Opstad has helped developing countries strengthen their economies, social welfare and educational systems. Much of his time has been spent in Asia, working with the United Nations and other international organizations on a variety of projects. He mixed his expertise in business and communication with his passion for helping when he co-founded and chaired World View International Foundation in 1979. That organization has brought communication technologies, such as television, radio and the Internet to 31 developing countries and millions of people.

"I consider (Opstad) to be a true social entrepreneur in the best sense of the meaning of this type of activity," said Janet Kelly Moen, professor of sociology and peace studies at UND who has taken part in the exchange program with ACN. "I have been an observer, and sometimes participant , of and in his many and extensive activities to promote quality international educational exchanges, scholarship in the field of communication, entrepreneurship, and deep lasting ties between his region of Norway and UND, Grand Forks, North Dakota, and the upper Midwest in general."

Professionally, Opstad was vice president of the Confederation of Norwegian Business and Industry, comprising about 20,000 private companies, from 1989 to 2002. He's well known for fostering high-tech ventures and a program called "Female Future," an initiative to increase the number of women CEOs and corporate board members. He also routinely advises members of the Norwegian Parliament on strategic issues.

Early in his career, he was a journalist, editor and publisher with the Norwegian Broadcasting Company, as well as vice president of Fred Olsen & Co., which did shipping for Timex Corp.

In addition to penning several journal articles, Opstad has written 10 textbooks on leadership, communication and dissemination of information. He's also authored six books on management, three books on communication, two books of fiction and one on education.

Opstad currently lives with his wife, Gudveig, near Sarpsborg, which is Grand Forks' newest sister city. The sister city designation with Grand Forks was Opstad's idea.

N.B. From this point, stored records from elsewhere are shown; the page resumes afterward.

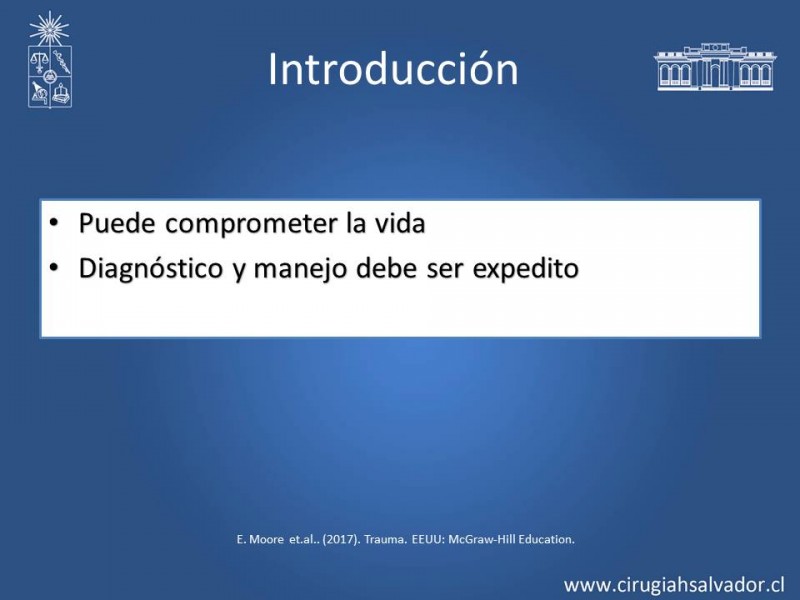 Introducción

• Puede comprometer la vida
• Diagnóstico y manejo debe ser expedito

E. Moore et.al.. (2017). Trauma. EEUU: McGraw-Hill Education.

www.cirugiahsalvador.cl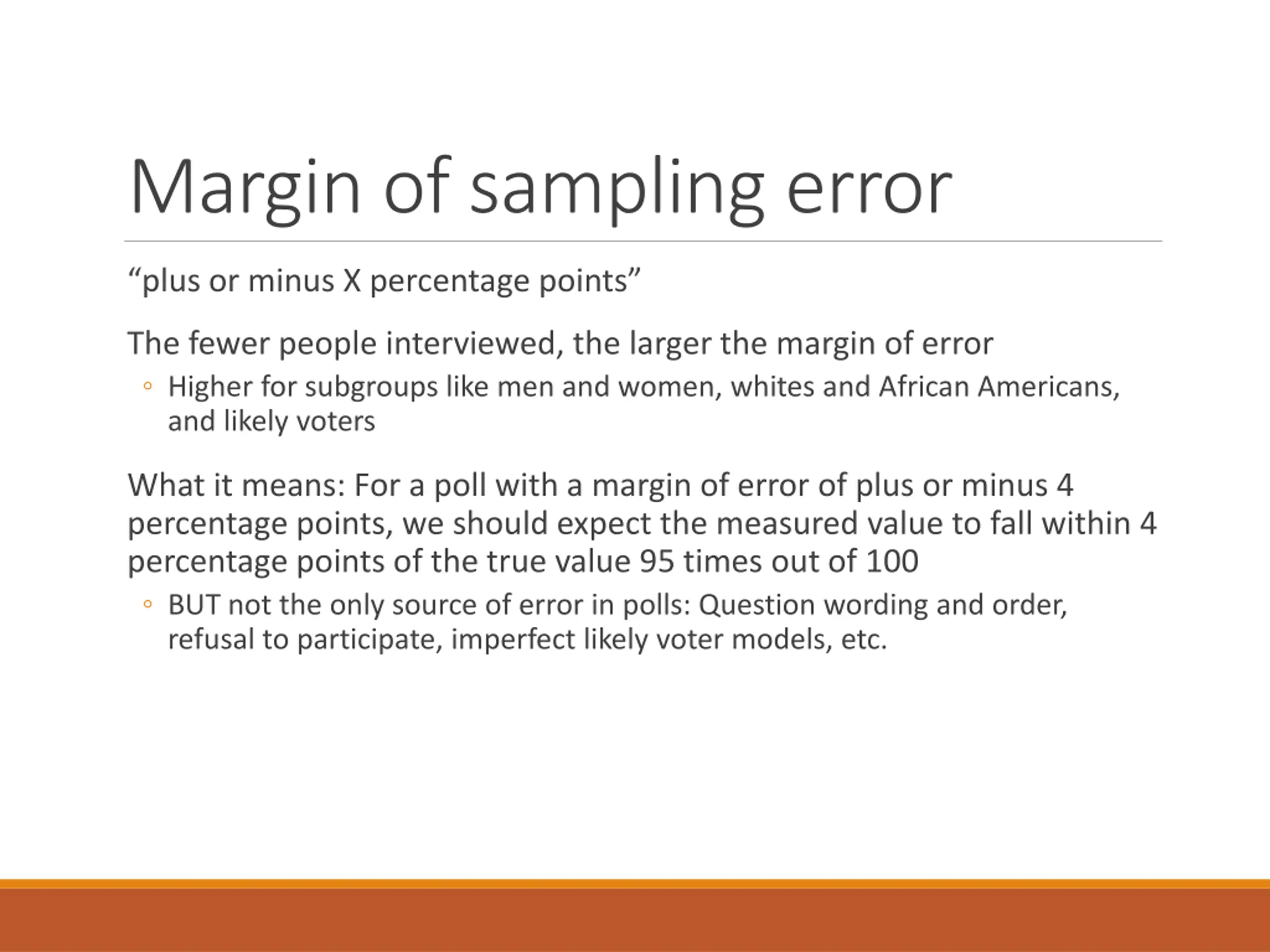 Margin of sampling error

“plus or minus X percentage points”

The fewer people interviewed, the larger the margin of error

◦ Higher for subgroups like men and women, whites and African Americans, and likely voters

What it means: For a poll with a margin of error of plus or minus 4 percentage points, we should expect the measured value to fall within 4 percentage points of the true value 95 times out of 100

◦ BUT not the only source of error in polls: Question wording and order, refusal to participate, imperfect likely voter models, etc.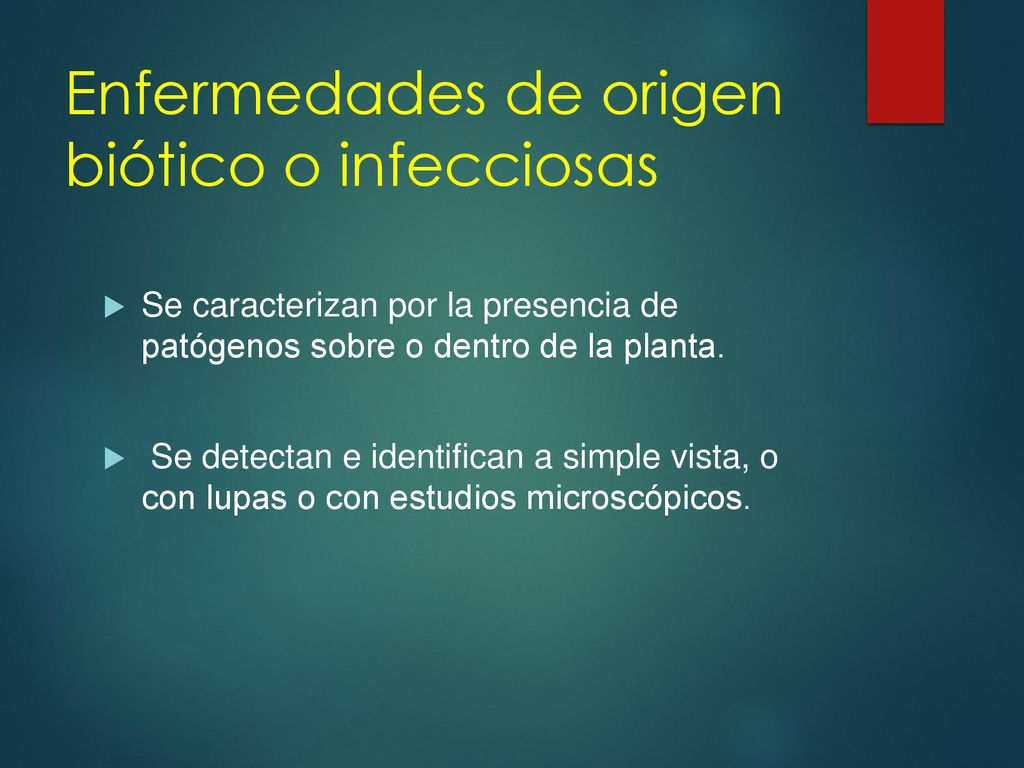 Enfermedades de origen biótico o infecciosas

Se caracterizan por la presencia de patógenos sobre o dentro de la planta.

Se detectan e identifican a simple vista, o con lupas o con estudios microscópicos.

A highlight of that relationship took place when more than 100 students from Grand Forks Red River High School marched in the Norwegian Constitution Day parade in Sarpsborg on May 17, 2007.

Opstad also was named an "honorary" citizen of Grand Forks.

"Opstad is no ordinary individual," Gjovig said. "Among his closest friends are kings, ambassadors, corporate presidents, members of parliaments and international people of distinction like Thor Heyerdahl and Arthur C. Clarke. He is a citizen of the world who has come to care deeply about the University of North Dakota."